Mary Fitzgerald Square is being repaired and refurbished to better accommodate large public events. It is also being redesigned to improve pedestrian flows, create space for relaxation, and soften the hard landscaping. The Square carries a rich and varied history from Johannesburg’s very early mining town days. It has been host to a number of periods of change, the most significant being our new democracy. Prior to this, the old flea market and the Market Theatre Precinct space served as a mixed-race meeting place under apartheid, a place of creative exchange, political resistance and future optimism despite the politics of the time. This upgrade is as much testament to the functionality of the site as a public space as it is to the ongoing change within the city’s public environments. It is envisaged that a medium to large-scale sculpture will create a focal point midway on the southern edge (Jeppe Street) of the square, with a view to celebrating change in the city.

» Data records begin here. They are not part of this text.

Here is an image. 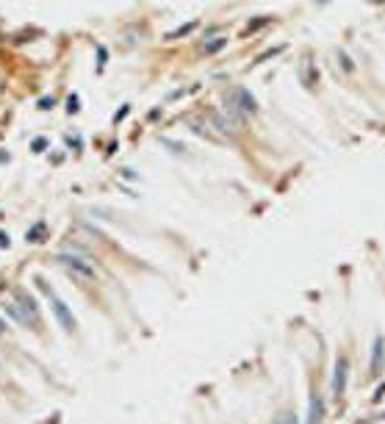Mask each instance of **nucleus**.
Returning a JSON list of instances; mask_svg holds the SVG:
<instances>
[{"label": "nucleus", "instance_id": "nucleus-1", "mask_svg": "<svg viewBox=\"0 0 385 424\" xmlns=\"http://www.w3.org/2000/svg\"><path fill=\"white\" fill-rule=\"evenodd\" d=\"M6 311L14 316V321L25 324V327H36V324H39V305H36V300H33L25 289L14 291V300L6 305Z\"/></svg>", "mask_w": 385, "mask_h": 424}, {"label": "nucleus", "instance_id": "nucleus-2", "mask_svg": "<svg viewBox=\"0 0 385 424\" xmlns=\"http://www.w3.org/2000/svg\"><path fill=\"white\" fill-rule=\"evenodd\" d=\"M225 106H227V111H230V114L236 116V119H241V116L255 114V111H258L255 97H252L247 89H233V92H227Z\"/></svg>", "mask_w": 385, "mask_h": 424}, {"label": "nucleus", "instance_id": "nucleus-3", "mask_svg": "<svg viewBox=\"0 0 385 424\" xmlns=\"http://www.w3.org/2000/svg\"><path fill=\"white\" fill-rule=\"evenodd\" d=\"M36 286H39V289H45L47 300H50V308H53V314H56V319L61 321V327L75 330V319H72V311L67 308V305H64L61 300H58V294L50 289V283H45V277H36Z\"/></svg>", "mask_w": 385, "mask_h": 424}, {"label": "nucleus", "instance_id": "nucleus-4", "mask_svg": "<svg viewBox=\"0 0 385 424\" xmlns=\"http://www.w3.org/2000/svg\"><path fill=\"white\" fill-rule=\"evenodd\" d=\"M56 261H58V264H64L67 269H70L72 275H78V277H86V280H95V277H97L95 266H92L89 261H84V258H78V255H67V252H58Z\"/></svg>", "mask_w": 385, "mask_h": 424}, {"label": "nucleus", "instance_id": "nucleus-5", "mask_svg": "<svg viewBox=\"0 0 385 424\" xmlns=\"http://www.w3.org/2000/svg\"><path fill=\"white\" fill-rule=\"evenodd\" d=\"M347 369H349V360L341 355V358L335 360V377H333V394L335 397H341L344 388H347Z\"/></svg>", "mask_w": 385, "mask_h": 424}, {"label": "nucleus", "instance_id": "nucleus-6", "mask_svg": "<svg viewBox=\"0 0 385 424\" xmlns=\"http://www.w3.org/2000/svg\"><path fill=\"white\" fill-rule=\"evenodd\" d=\"M321 419H324V399H321V397H310L308 424H321Z\"/></svg>", "mask_w": 385, "mask_h": 424}, {"label": "nucleus", "instance_id": "nucleus-7", "mask_svg": "<svg viewBox=\"0 0 385 424\" xmlns=\"http://www.w3.org/2000/svg\"><path fill=\"white\" fill-rule=\"evenodd\" d=\"M383 369V335L374 338V349H372V374H380Z\"/></svg>", "mask_w": 385, "mask_h": 424}, {"label": "nucleus", "instance_id": "nucleus-8", "mask_svg": "<svg viewBox=\"0 0 385 424\" xmlns=\"http://www.w3.org/2000/svg\"><path fill=\"white\" fill-rule=\"evenodd\" d=\"M338 64H344V70H347V72H355V64H352V58H349V56H347V53H344V50L338 53Z\"/></svg>", "mask_w": 385, "mask_h": 424}, {"label": "nucleus", "instance_id": "nucleus-9", "mask_svg": "<svg viewBox=\"0 0 385 424\" xmlns=\"http://www.w3.org/2000/svg\"><path fill=\"white\" fill-rule=\"evenodd\" d=\"M42 236H45V225H36L31 233H28V238H31V241H36V238H42Z\"/></svg>", "mask_w": 385, "mask_h": 424}, {"label": "nucleus", "instance_id": "nucleus-10", "mask_svg": "<svg viewBox=\"0 0 385 424\" xmlns=\"http://www.w3.org/2000/svg\"><path fill=\"white\" fill-rule=\"evenodd\" d=\"M275 424H296V416H294V413H283Z\"/></svg>", "mask_w": 385, "mask_h": 424}, {"label": "nucleus", "instance_id": "nucleus-11", "mask_svg": "<svg viewBox=\"0 0 385 424\" xmlns=\"http://www.w3.org/2000/svg\"><path fill=\"white\" fill-rule=\"evenodd\" d=\"M222 47H225V39H216V42L208 45V53H216V50H222Z\"/></svg>", "mask_w": 385, "mask_h": 424}, {"label": "nucleus", "instance_id": "nucleus-12", "mask_svg": "<svg viewBox=\"0 0 385 424\" xmlns=\"http://www.w3.org/2000/svg\"><path fill=\"white\" fill-rule=\"evenodd\" d=\"M45 147H47V139H36V141L31 144V150H33V153H39V150H45Z\"/></svg>", "mask_w": 385, "mask_h": 424}, {"label": "nucleus", "instance_id": "nucleus-13", "mask_svg": "<svg viewBox=\"0 0 385 424\" xmlns=\"http://www.w3.org/2000/svg\"><path fill=\"white\" fill-rule=\"evenodd\" d=\"M0 247H8V236H6V233H0Z\"/></svg>", "mask_w": 385, "mask_h": 424}, {"label": "nucleus", "instance_id": "nucleus-14", "mask_svg": "<svg viewBox=\"0 0 385 424\" xmlns=\"http://www.w3.org/2000/svg\"><path fill=\"white\" fill-rule=\"evenodd\" d=\"M3 333H6V321L0 319V335H3Z\"/></svg>", "mask_w": 385, "mask_h": 424}]
</instances>
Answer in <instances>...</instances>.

The redeveloped corner site of Leyds and Biccard Streets provides space for the installation of a medium-scale sculpture. This main element is accompanied by an additional detail in core-ten steel, which requires a redesign of commuter or pedestrian figures in a line positioned along the upgraded Biccard Street bridge wall. The City of Johannesburg has made a substantial investment in transport infrastructure, and the Commuter Links commission is linked to the upgrading of the roads around the Rotunda and Park Station that will improve the pedestrian experience in this important transport hub.
This commission takes into consideration the wealth of cultural industries and public art legacy in greater Braamfontein, and identifies the site itself as a marker between, for example, the Eland by Clive van Den Berg on the northern edge of Braamfontein and the Fire Walker by William Kentridge and Gerhard Marx on the northern edge of the CBD.
Companies, joint ventures, individuals, or artist groups and collectives experienced in media suited to outdoor public artwork are invited to submit proposals for the production of public artworks to be located at Mary Fitzgerald Square in Newtown and the Commuter Links in Braamfontein. The competition tender is open to artists and designers working or living in Johannesburg, or who can prove a strong affiliation and history to the competition sites. The tender will be available from 11th March and will close on 30 March 2011. The documents are available for collection at the JDA offices at The Bus Factory, 3 President Street, Newtown.